Росселли усмехнулся:
— Ответ героя… Овладеть первоклассной европейской крепостью. И потом, если быть логичным, спустить на башнях Сент-Эльма в Неаполе белые флаги с золотыми лилиями?
— Да, да, вы угадали, генерал. И после победы в деревенской каруцце протрюхать к родному дому.
Генерал неожиданно выхватил ножку курицы со сковороды и, не церемонясь, совсем не в своем стиле, стал аппетитно обгладывать ее, слегка размазывая жир на румяной щеке.
— Если вы помните, Вергилий говорит Данте: «Оборотись, что делаешь?» — Платком он тщательно обтер пальцы и рассмеялся.
— Я не дал вам повода смеяться, генерал, — спокойно заметил Гарибальди.

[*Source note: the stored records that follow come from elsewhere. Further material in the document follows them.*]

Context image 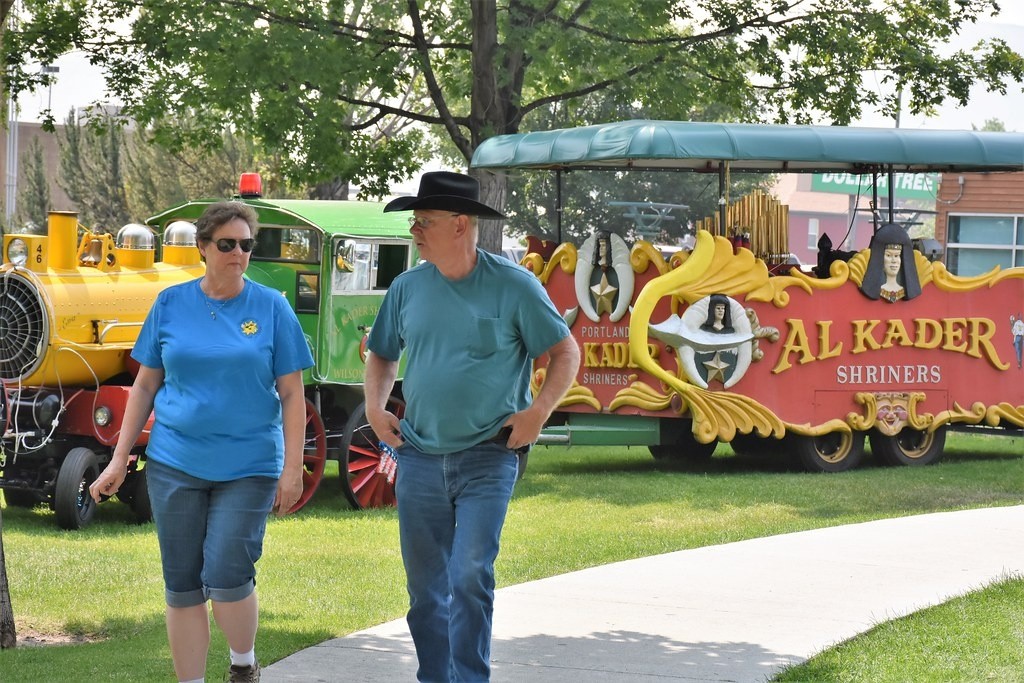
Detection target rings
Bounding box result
[293,500,298,503]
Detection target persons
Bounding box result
[364,171,580,683]
[89,202,316,683]
[698,293,736,335]
[860,224,923,301]
[591,231,614,269]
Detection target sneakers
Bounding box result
[228,654,260,683]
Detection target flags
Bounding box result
[377,441,398,485]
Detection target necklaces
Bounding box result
[202,278,243,321]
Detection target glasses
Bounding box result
[207,237,256,253]
[408,213,458,228]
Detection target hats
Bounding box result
[383,171,508,220]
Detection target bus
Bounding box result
[465,118,1023,477]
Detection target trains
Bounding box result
[2,165,425,534]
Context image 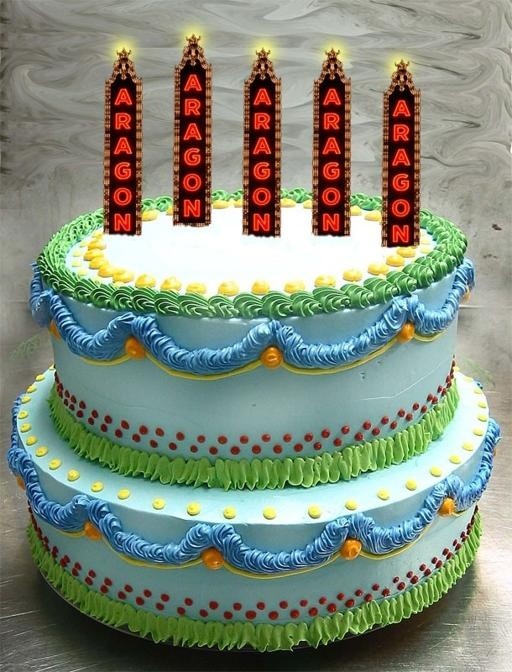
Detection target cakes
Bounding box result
[7,188,501,652]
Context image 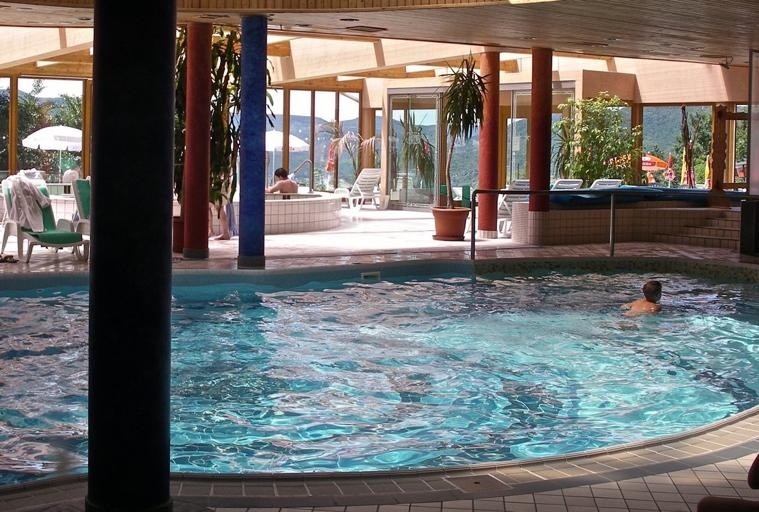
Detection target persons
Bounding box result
[698,453,759,512]
[619,280,663,318]
[208,188,230,241]
[62,163,80,184]
[265,169,298,199]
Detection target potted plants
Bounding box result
[172,24,277,253]
[428,48,497,241]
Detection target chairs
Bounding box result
[333,167,389,224]
[72,177,90,234]
[466,179,530,238]
[550,179,583,191]
[62,169,79,183]
[589,179,623,189]
[0,177,90,263]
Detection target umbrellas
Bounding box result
[604,151,667,171]
[22,124,82,183]
[663,152,675,188]
[326,141,337,189]
[265,128,310,185]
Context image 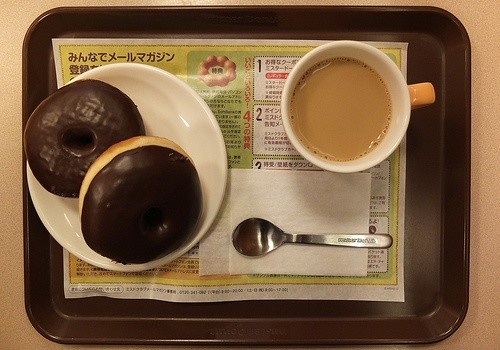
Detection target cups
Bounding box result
[280,40,435,174]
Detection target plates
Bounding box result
[26,62,229,272]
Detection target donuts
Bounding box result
[22,79,146,198]
[79,135,203,265]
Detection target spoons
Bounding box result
[231,218,392,257]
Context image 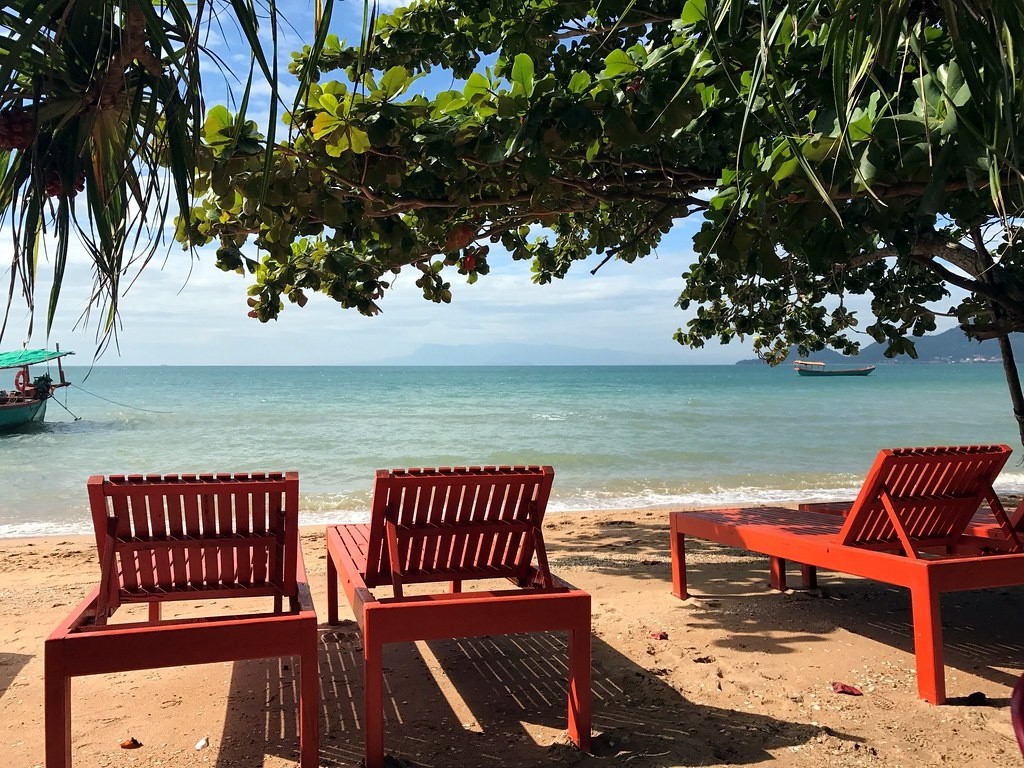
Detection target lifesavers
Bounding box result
[15,371,28,390]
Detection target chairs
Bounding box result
[798,498,1024,591]
[326,465,591,768]
[44,472,319,768]
[669,444,1024,704]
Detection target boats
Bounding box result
[794,359,877,375]
[0,343,76,425]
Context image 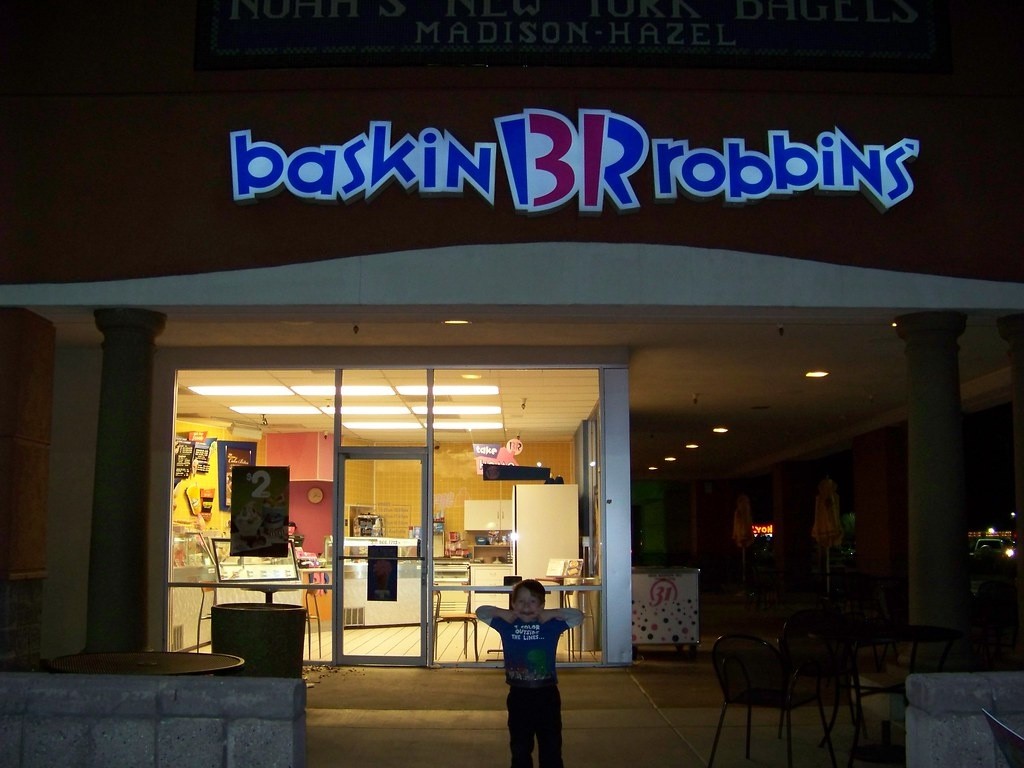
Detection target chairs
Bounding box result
[708,608,848,768]
[306,583,321,660]
[434,584,478,662]
[197,581,217,654]
[564,584,595,663]
[963,580,1019,671]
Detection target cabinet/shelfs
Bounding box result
[464,499,512,532]
[469,542,514,613]
[433,560,469,616]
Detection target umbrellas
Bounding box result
[732,495,754,583]
[810,475,844,593]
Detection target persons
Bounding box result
[475,579,585,768]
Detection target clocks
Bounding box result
[308,488,323,503]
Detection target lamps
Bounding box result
[705,482,712,492]
[228,420,263,439]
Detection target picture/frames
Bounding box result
[217,441,257,511]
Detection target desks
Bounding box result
[810,621,965,768]
[432,586,602,662]
[535,577,564,608]
[168,582,332,603]
[48,653,246,676]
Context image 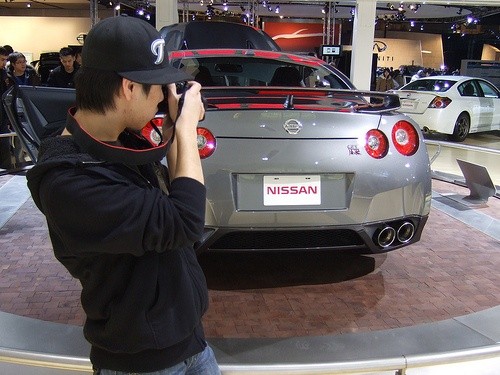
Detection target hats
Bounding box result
[81,13,196,85]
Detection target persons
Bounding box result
[376,66,462,92]
[27,16,221,375]
[0,45,80,168]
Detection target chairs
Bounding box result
[191,66,213,86]
[269,67,306,88]
[463,84,474,96]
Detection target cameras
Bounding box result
[155,80,207,122]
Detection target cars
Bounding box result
[2,48,430,273]
[387,74,500,141]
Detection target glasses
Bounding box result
[15,60,27,65]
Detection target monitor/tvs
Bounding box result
[319,45,342,56]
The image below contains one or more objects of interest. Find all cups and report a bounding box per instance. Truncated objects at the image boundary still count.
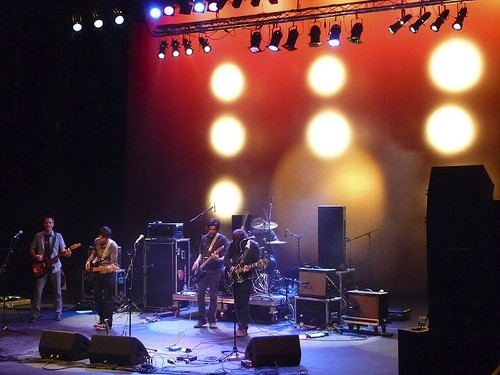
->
[419,317,427,330]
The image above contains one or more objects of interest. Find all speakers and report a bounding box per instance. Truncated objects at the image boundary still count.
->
[39,329,150,366]
[298,268,336,299]
[245,335,301,367]
[347,290,388,319]
[317,205,347,271]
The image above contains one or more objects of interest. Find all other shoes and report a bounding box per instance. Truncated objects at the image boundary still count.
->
[94,321,111,330]
[31,317,37,322]
[56,315,61,321]
[194,321,206,328]
[211,322,217,328]
[235,327,247,338]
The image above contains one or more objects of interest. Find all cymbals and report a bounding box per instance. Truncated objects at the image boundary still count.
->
[266,240,287,245]
[252,221,278,229]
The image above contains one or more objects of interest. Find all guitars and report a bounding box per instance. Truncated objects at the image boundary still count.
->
[225,258,267,287]
[190,245,224,283]
[31,243,81,279]
[82,264,120,281]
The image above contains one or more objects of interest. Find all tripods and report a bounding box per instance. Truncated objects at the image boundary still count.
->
[219,240,245,362]
[270,277,303,328]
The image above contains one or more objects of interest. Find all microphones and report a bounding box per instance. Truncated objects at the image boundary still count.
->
[14,230,23,238]
[284,229,288,237]
[243,236,256,241]
[303,281,309,284]
[142,264,154,268]
[349,305,358,308]
[270,197,272,208]
[214,203,215,212]
[134,234,144,243]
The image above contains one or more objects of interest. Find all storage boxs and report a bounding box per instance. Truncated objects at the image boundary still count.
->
[82,246,127,298]
[295,268,411,325]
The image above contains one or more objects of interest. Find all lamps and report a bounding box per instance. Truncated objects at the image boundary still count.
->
[72,0,469,59]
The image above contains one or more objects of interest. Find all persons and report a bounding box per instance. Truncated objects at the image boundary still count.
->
[29,215,72,323]
[193,218,228,329]
[85,226,119,330]
[249,220,279,292]
[224,228,260,337]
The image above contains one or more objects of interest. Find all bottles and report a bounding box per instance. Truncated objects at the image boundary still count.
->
[183,284,187,292]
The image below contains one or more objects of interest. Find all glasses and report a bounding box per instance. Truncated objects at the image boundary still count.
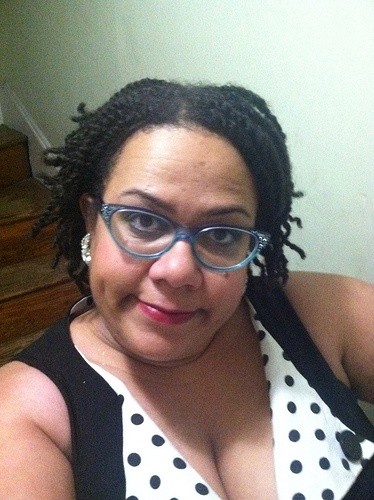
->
[91,194,269,273]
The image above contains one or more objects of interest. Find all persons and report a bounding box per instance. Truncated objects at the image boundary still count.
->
[2,76,373,499]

Его все более раздражал барственный баритон Росселли. Ложная многозначительность интонации в сочетании с бесцеремонностью была отвратительна. Самолюбие тут ни при чем, но если он еще раз в том же тоне спросит…
— Так что вы предпримете в завершение сражения, полковник? — спросил Росселли.
— Буду есть макароны из муки, смолотой на королевской мельнице.
Ответ ошарашил Росселли. Минуту молчали.
— Ваши солдаты…
— Я дал им поспать три часа, — Гарибальди взглянул на часы, потрогал коралловый рог, улыбнулся. — Еще шестьдесят лье — и мы у ворот Капуи. Преследуют не для того, чтобы дать противнику уйти.
— Но это не отступление, полковник. Это завлекающий маневр.
— Могу вас заверить, они бегут.
Темп разговора убыстрялся, они перебивали друг друга.
— Ваши юнцы…
— Сейчас под горой на хуторе умирает мой боевой товарищ, мы с ним сражались еще в горах Сьерры…
— Но римские сорванцы…
— Огонь вчерашнего боя сформировал их. Рукопашный бой делает юнца солдатом. Может быть, артиллерия и громче, и важнее, но атака в штыки всегда завершает, и она для меня вроде точки над «и». Я буду преследовать.
Гарибальди резко поднялся, как бы приглашая поставить точку над «и» в разговоре. Генерал вынужден был тоже встать, желая придать большую вескость своим указаниям.